The first thing to say is that the "definitive methods" you mention, and I assume you are referring to methods such as carbon dating, are relatively new. An enormous amount of archaeological research preceded those methods and all sorts of dates were arrived at purely by inference before the advent of "hard science" methodologies. Many of those dates have been corrected, by the way, thanks to the new mehtods.
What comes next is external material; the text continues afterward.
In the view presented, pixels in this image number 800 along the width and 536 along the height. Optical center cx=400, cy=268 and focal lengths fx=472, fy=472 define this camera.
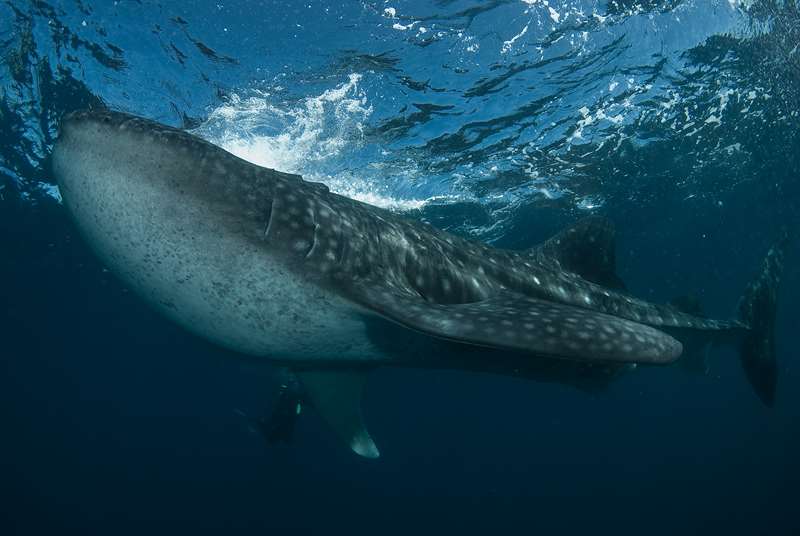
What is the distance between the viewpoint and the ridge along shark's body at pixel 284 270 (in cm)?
365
The second thing to say is that carbon dating is limited, first because only organic materials can be carbon dated, and second because carbon dating can only take you back so far -- as I understand it, 40,000 years or so is the limit. A great many organic fossil remains have been dated to long before that time, some going back, apparently, millions of years. And all sorts of other important relics, for example pottery, stone implements, etc., cannot be carbon dated at all. Newer technologies have been introduced, I believe, so there is the hope that in future we can be more precise -- and more confident -- with regard to such research. But for now, I'd venture to say that the great majority of dating that goes on in fields such as paleontology and archaeology is based on traditional methods, i.e., the gathering and comparison of evidence and the drawing of inferences based on that.
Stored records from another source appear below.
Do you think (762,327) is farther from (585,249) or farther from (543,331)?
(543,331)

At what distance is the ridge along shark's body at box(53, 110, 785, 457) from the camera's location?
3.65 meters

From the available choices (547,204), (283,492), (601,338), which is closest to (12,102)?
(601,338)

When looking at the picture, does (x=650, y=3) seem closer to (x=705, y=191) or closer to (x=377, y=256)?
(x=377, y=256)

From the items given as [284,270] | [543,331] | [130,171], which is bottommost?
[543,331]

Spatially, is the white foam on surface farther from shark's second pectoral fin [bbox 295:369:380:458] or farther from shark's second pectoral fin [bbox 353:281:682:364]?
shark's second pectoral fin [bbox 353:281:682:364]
The third thing to say is that carbon dating and other methods of "hard science" are themselves based on chains of inference -- and sometimes some of these inferences are proven wrong and certain techniques need to be re-calibrated. In other words, as I argued in my post, there is no such thing as a relic of the past that simply presents itself as such, all such evidence needs to be mediated by some process combining evidence with logical inference.
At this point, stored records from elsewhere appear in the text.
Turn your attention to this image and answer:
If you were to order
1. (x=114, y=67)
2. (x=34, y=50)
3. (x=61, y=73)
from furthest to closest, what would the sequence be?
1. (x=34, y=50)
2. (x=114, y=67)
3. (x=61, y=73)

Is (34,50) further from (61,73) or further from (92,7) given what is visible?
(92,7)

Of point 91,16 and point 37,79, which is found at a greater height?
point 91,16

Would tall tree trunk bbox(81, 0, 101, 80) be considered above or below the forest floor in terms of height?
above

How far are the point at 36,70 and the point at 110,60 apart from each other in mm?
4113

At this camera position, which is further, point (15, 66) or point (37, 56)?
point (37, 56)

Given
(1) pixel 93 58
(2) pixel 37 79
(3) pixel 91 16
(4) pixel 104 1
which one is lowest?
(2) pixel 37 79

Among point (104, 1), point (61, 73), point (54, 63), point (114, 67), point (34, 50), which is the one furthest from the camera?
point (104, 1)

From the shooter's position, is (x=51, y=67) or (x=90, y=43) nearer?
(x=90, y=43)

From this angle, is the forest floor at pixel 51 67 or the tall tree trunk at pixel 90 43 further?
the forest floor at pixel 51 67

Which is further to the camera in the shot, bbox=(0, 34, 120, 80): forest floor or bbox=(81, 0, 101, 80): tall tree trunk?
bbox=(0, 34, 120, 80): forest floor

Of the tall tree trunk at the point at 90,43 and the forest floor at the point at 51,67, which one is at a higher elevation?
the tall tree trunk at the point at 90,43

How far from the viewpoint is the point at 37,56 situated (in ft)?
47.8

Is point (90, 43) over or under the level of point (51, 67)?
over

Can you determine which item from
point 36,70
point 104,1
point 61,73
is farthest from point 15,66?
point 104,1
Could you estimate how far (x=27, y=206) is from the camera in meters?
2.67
And, yes, there is a fourth thing to be said (and then I'm done): while archaeologists can now make use of all sorts of sophisticated scientific techniques, they must nevertheless make do with a pathetically thin and sparse body of evidence that more often than not, presents itself by chance. There are huge holes in that evidence, which will probably never be completely filled. As a result, archaeology is probably the most speculative, and contentious, science known to man. Musicologists, on the other hand, have access to an enormous treasure trove of data, in the form of a great many field studies, but also a vast array of films and even more recordings, a catalog that grows larger every day and may some day include large samplings from literally every corner of the world.

Victor said...

Sorry, Jeremy, I forgot to answer the second part of your question, referring to whether or not there are specific musical markers, comparable to those used by archaeologists. The problem here is that Ethnomsicology has drifted quite far away from its original goal, the systematic comparative study of musical practices worldwide. So there is little or nothing of that sort that you're likely to encounter in your studies. I could write volumes on that topic, but for now all I'll say is that Alan Lomax, with my assitance, came up with a methodology designed to do just that: Cantometrics. In my opinion, it is a perfectly valid, highly systematic methodology for the heuristic (i.e., informal and provisional) comparative study of world music. What I am now doing is based both on Cantometrics findings and the knowledge I gained while doing Cantometric research -- plus a good deal of additional research since then. Cantometrics, while not exactly hard science, and despite some very real problems, is probably the best tool we have for the sort of comparative study that's going to be necessary if Ethnomusicology is to contribute to the current revolution prompted by the new genetic technologies.

You will of course hear many nasty things said about both Lomax and Cantometrics. I'll be addressing some of those issues in future posts, I imagine. For now all I'll say is that it's important to separate the Cantometric method from the more controversial aspects of the Cantometrics project generally, especially some of the more controversial claims made by Lomax that turned so many away from all aspects of his research.